Here is what I was talking about. I finally found that picture from my "see how low I can get my MPG" experiment. I managed to get it down to 10 MPG for 25 miles, but you can clearly see the upper number on the axis of the graph is still 50.


----------



## putercents (Apr 1, 2016)

diesel said:


> Isn't it always winter in Canada, though?


 EH? you making fun of the fact we all live in igloos? Americans are just lucky that we are not very good firebugs or your White House would be an ash pile!! lol


----------



## Cruzator (Dec 31, 2014)

I've been looking for this thread for a while, just to convince me that I'm not loosing my mind. My car has always had 50 as the upper number on the right side of the economy trend graph. A few months ago, my battery went dead and when I got it started again, I noticed the upper number was 30 MPG. I didn't think much about it and thought it would change. I have driven for a couple of months now with fuel economy between 45 and 49 MPG (calculated) and showing 46 MPG on my trip average and also the 500 mile averages, with 25 and 50 mile averages in the 70's (due to my long down hill decent from the mountains every day).

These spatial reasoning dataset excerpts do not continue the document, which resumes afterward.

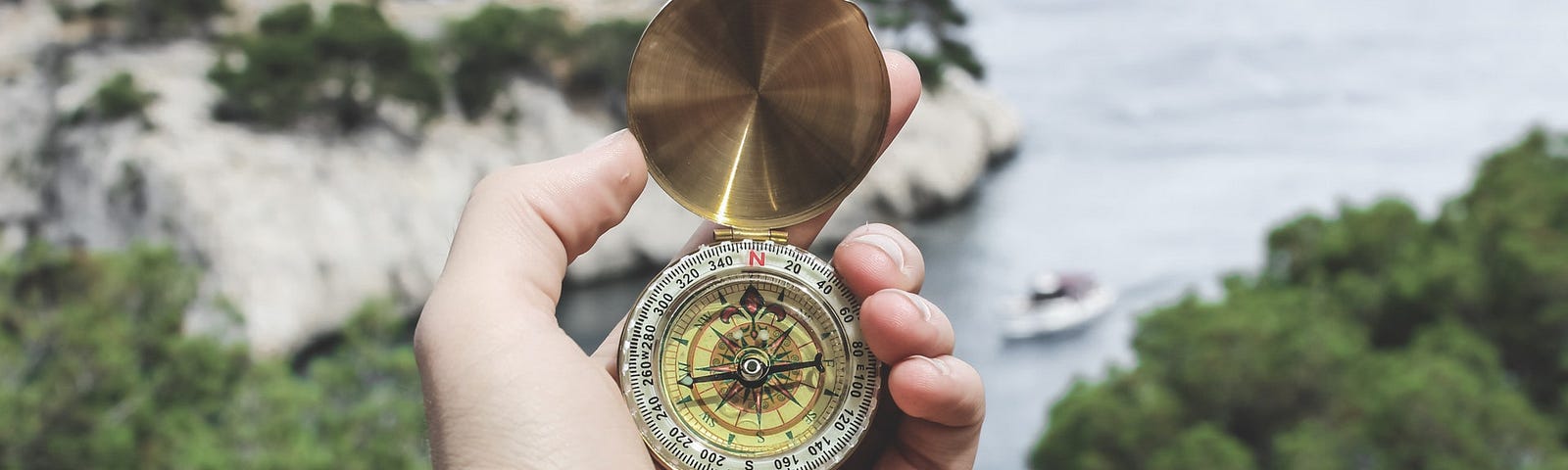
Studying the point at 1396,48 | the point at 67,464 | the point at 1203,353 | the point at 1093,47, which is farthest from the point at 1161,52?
the point at 67,464

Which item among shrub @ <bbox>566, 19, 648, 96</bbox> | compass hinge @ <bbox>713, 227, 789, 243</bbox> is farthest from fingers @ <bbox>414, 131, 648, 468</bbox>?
shrub @ <bbox>566, 19, 648, 96</bbox>

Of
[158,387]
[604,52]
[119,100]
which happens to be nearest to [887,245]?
[158,387]

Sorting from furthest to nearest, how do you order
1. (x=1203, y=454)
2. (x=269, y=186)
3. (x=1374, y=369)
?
(x=269, y=186), (x=1374, y=369), (x=1203, y=454)

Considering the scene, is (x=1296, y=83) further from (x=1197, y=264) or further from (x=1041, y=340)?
(x=1041, y=340)

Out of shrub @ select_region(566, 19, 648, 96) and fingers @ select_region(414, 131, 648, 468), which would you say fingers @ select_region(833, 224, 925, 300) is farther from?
shrub @ select_region(566, 19, 648, 96)

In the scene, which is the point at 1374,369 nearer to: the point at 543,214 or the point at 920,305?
the point at 920,305
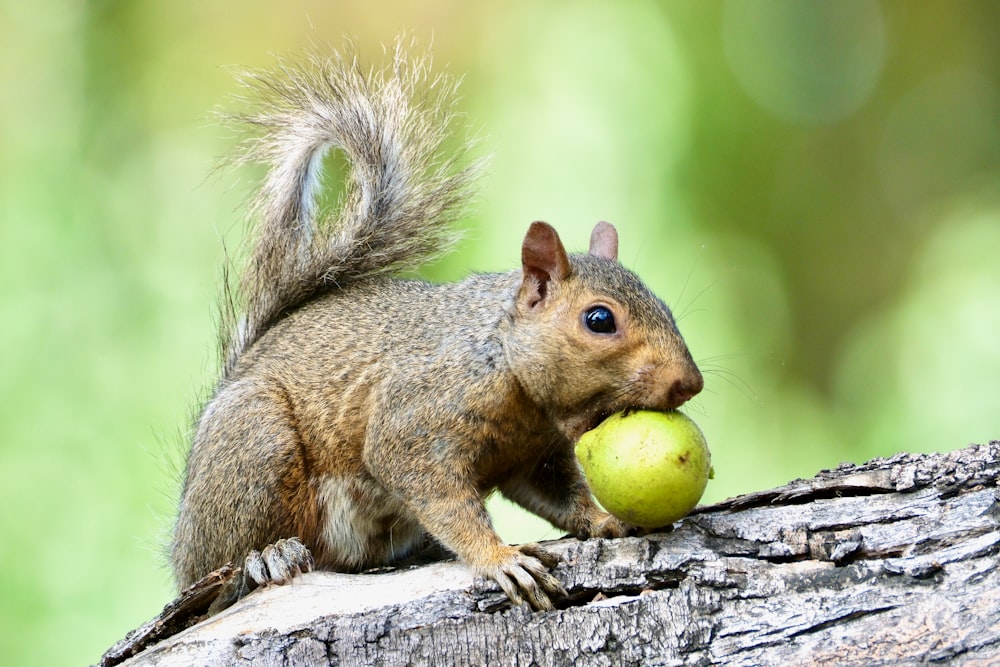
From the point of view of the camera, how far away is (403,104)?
3.26 m

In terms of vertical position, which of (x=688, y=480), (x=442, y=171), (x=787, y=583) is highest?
(x=442, y=171)

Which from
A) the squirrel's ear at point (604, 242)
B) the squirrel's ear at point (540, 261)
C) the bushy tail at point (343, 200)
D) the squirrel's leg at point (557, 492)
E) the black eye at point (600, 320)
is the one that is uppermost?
the bushy tail at point (343, 200)

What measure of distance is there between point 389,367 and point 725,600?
1.03 meters

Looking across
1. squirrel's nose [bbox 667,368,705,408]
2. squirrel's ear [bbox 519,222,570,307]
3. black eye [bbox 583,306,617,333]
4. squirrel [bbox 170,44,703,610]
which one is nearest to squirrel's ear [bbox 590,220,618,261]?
squirrel [bbox 170,44,703,610]

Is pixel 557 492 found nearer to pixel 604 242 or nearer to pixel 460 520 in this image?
pixel 460 520

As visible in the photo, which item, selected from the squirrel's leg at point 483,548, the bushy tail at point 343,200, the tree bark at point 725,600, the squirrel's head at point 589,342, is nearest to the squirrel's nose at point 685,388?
the squirrel's head at point 589,342

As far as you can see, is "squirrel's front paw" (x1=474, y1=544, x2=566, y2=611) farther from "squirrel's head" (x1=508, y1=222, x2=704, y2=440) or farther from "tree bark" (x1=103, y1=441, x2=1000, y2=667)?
"squirrel's head" (x1=508, y1=222, x2=704, y2=440)

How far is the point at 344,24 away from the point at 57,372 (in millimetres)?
2010

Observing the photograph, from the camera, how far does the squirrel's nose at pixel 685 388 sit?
2.15 metres

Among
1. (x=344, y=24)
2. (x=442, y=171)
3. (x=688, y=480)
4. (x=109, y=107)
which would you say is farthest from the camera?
(x=344, y=24)

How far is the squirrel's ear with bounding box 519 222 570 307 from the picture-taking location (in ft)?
7.91

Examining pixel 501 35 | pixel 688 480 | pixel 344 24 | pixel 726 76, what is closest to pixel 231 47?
pixel 344 24

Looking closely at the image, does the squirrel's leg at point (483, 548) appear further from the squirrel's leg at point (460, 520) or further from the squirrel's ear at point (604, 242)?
the squirrel's ear at point (604, 242)

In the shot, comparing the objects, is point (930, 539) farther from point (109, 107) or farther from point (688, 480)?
point (109, 107)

The number on the right has never gone back to 50 MPG, although the graph bars appear to be accurate with the 50 MPG reading. I have tried resetting it, and it still stays on 30. Maybe I should unhook the battery again. Does anybody have any ideas on how to get this back to 50 on the display? Not a big deal, but I would kind of like it to be correct.


----------



## Rivergoer (Mar 30, 2017)

Cruzator said:


> I've been looking for this thread for a while, just to convince me that I'm not loosing my mind. My car has always had 50 as the upper number on the right side of the economy trend graph. A few months ago, my battery went dead and when I got it started again, I noticed the upper number was 30 MPG. I didn't think much about it and thought it would change. I have driven for a couple of months now with fuel economy between 45 and 49 MPG (calculated) and showing 46 MPG on my trip average and also the 500 mile averages, with 25 and 50 mile averages in the 70's (due to my long down hill decent from the mountains every day). The number on the right has never gone back to 50 MPG, although the graph bars appear to be accurate with the 50 MPG reading. I have tried resetting it, and it still stays on 30. Maybe I should unhook the battery again. Does anybody have any ideas on how to get this back to 50 on the display? Not a big deal, but I would kind of like it to be correct.


This original thread took a lot of detours around the OP's point, which is exactly what you're reporting...the Y axis is now showing 30 MPG instead of the normal 50 MPG. That has got to be some sort of glitch.

As @diesel pointed out with a photo a couple of posts above, his Y axis remained at 50 MPG always, even when he forced his MPG well BELOW 30 MPG for 30 miles. My '14 CTD always shows 50 MPG on the Y axis too (70K miles on the odometer).

Since your issue started after the battery went dead, it would definitely be worth a try to disconnect the battery for a minute or two then reconnect and see if it 'reboots' the DIC. 

If that fails, I'd find a dealer that will look into the issue. The Y axis should ALWAYS be 50 MPG. The Gen 1 CTD is NOT a 30 MPG car by any stretch of the imagination (unless you're lead-footing it in city traffic 7 days a week).


----------



## Cruzator (Dec 31, 2014)

Thanks, Rivergoer. I agree. I will give that a try.


----------



## Aranarth (Oct 18, 2016)

Just wanted to note, my graph is also 30miles by 30mpg. I'm pretty sure it used to be 30miles by 50mpg when I first got the car.
I wonder if the glitch is from the most recent ecu update with the NOX 1 sensor recall...

I don't use the graph anyway I use the range remaining, trip 1 and trip 2 to monitor my fuel economy over a long distance.

I also clear my fuel used and fill up to that amount each fill up.
Trip 1 is fillup to fillup and trip 2 is oil change to oil change.

I use the instant fuel ecomony and 25mile average when actually driving. 

My typical average fuel economy noted by trip 1 is 42 to 44 mpg (650 to 700miles). 
Freeway 25mile average is typically 48 to 55 mpg near the end of my 58mile one way commute.


----------



## Cruzator (Dec 31, 2014)

Thanks, Aranarth. I typically don't use the economy trend either and use the trip meters the same as you. FYI, mine did this long before the last ECU update, after the battery went dead. I did try unhooking the battery and hooking it back up, but nothing changed. ODD that your did the same thing.


----------



## Aranarth (Oct 18, 2016)

I don't remember if you mentioned it or not...
What is your fill-up fuel economy using the trip?


----------



## Cruzator (Dec 31, 2014)

Displayed is usually around 46, figured around 48 to 49. Just crossed over the 50 mpg best score for 500 miles.


----------